Y ahí estaría el problema: ¿hasta dónde pueden identificarse como dos caras de una misma moneda, se pregunta González, al nazi Otto Dietrich zur Linde a cargo de un campo de concentración y al poeta David Jerusalem, encerrado allí, como sucede en el cuento “Deutsche Réquiem”? Lo mismo discutía con Piglia y retoma aquí en el libro: lo que funciona literariamente no funciona políticamente. Y allí es donde la construcción ficcional paralela a la historia de Borges, construcción que “devora su contexto”, parece fallar. Borges, abanderado del antifacismo –con el que va a identificar al peronismo luego–, escribe “Deutsche Réquiem” desde el punto de vista del nazi, según declara, para “comprender desde adentro” el destino trágico alemán. No se trata de identificar, claro, al autor con el personaje, pero sí de señalar que esa identidad, que ficcionalmente puede funcionar, está construida ya a partir de los términos del oficial nazi en tanto busca encarnar algo que repudia. Si las referencias a la civilización y la barbarie bien podrían recordarnos a Benjamin, que González no olvida convocar, aquí estamos en el camino opuesto al señalado por el filósofo alemán cuando le tocó abordar un problema similar, proponiendo introducir términos que fueran inútiles, es decir, no capturables por los fascistas [51] [3], más que tratar de comprender su destino desde adentro.
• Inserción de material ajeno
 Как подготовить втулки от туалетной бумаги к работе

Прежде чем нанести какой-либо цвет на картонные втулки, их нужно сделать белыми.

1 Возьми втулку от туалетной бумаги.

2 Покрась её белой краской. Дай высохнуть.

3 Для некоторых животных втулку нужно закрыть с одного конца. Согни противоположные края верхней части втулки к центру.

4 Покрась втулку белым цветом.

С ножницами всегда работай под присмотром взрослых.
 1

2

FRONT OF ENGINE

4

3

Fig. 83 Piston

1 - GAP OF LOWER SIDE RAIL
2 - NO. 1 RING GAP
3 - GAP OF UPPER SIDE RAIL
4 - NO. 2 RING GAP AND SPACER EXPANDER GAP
En todo caso, González insiste en que el problema parece no resolverse apelando a la vía de los “senderos que se bifurcan”: “lo condenable políticamente y lo admirable literariamente” [239]. Esa tensión se quedará con Borges y con nosotros [4].
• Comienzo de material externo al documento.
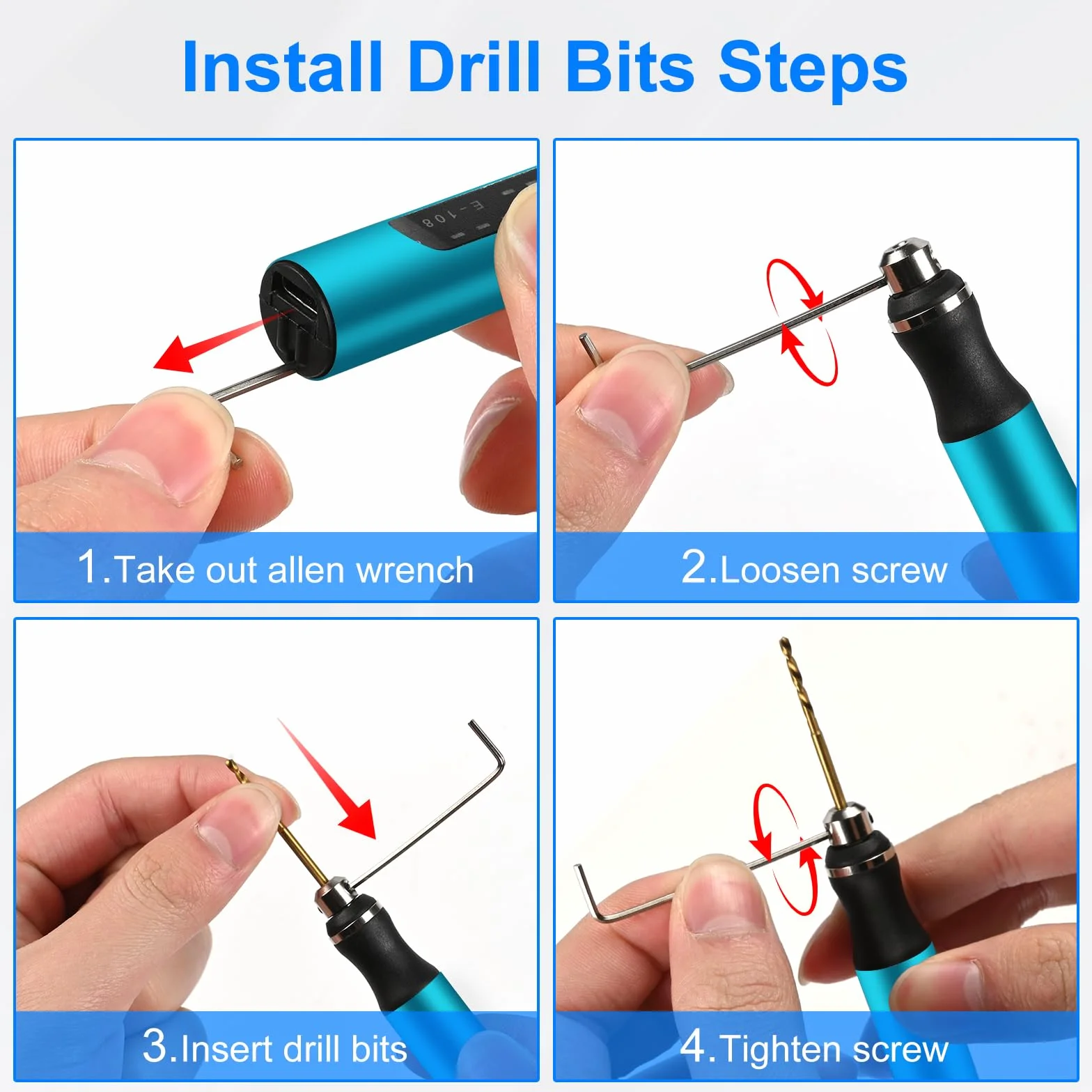 Install Drill Bits Steps

E-108

1.Take out allen wrench

2.Loosen screw

3.Insert drill bits

4.Tighten screw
Borges fue políticamente conservador y en ocasiones reaccionario sin atenuantes. Era capaz de “retirar las vigas esenciales de su propia obra si la razón política dominante se lo demandase” [254], cierra su libro González. Canonizado como “el” escritor nacional, Borges no es Lugones ni estéticamente ni en sus relaciones con el mundo cultural. Sin embargo, y tras el 55, lo esperaba, como señalara Viñas, “la consagración, el mundo oficial y la burocracia” [178], recordándonos que, más allá de cómo se adapte a ello cada escritor, las imposiciones del mercado y de las instituciones no pueden sencillamente “eludirse”. Pero también Borges es “una gran máquina cultural disponible para una multivocidad interpretativa. Esa interpretación incluye su politicidad no inmediata, no aquella que él protagonizó con su biografía y su existencia” [239], lo que no debería inhibirnos de encontrar en su literatura elementos para pensar la historia nacional, la política y la condición humana o explorar el reverso de lo que creemos ser, según le peleaba a Feinmann en el ya mencionado debate de 2012.
Contra cierto “ecumenismo madurado” sobre Borges después de décadas de grieta –de la que Borges fue partícipe necesario, según destacara Alan Pauls en El factor Borges, polemizando con quien se le cruzara– González parece llegar a la conclusión de que, en todo caso, discutir esta “politicidad mediata” en la obra de Borges (incluso en sus extrapolaciones), es prestar más atención, y no menos, a su obra.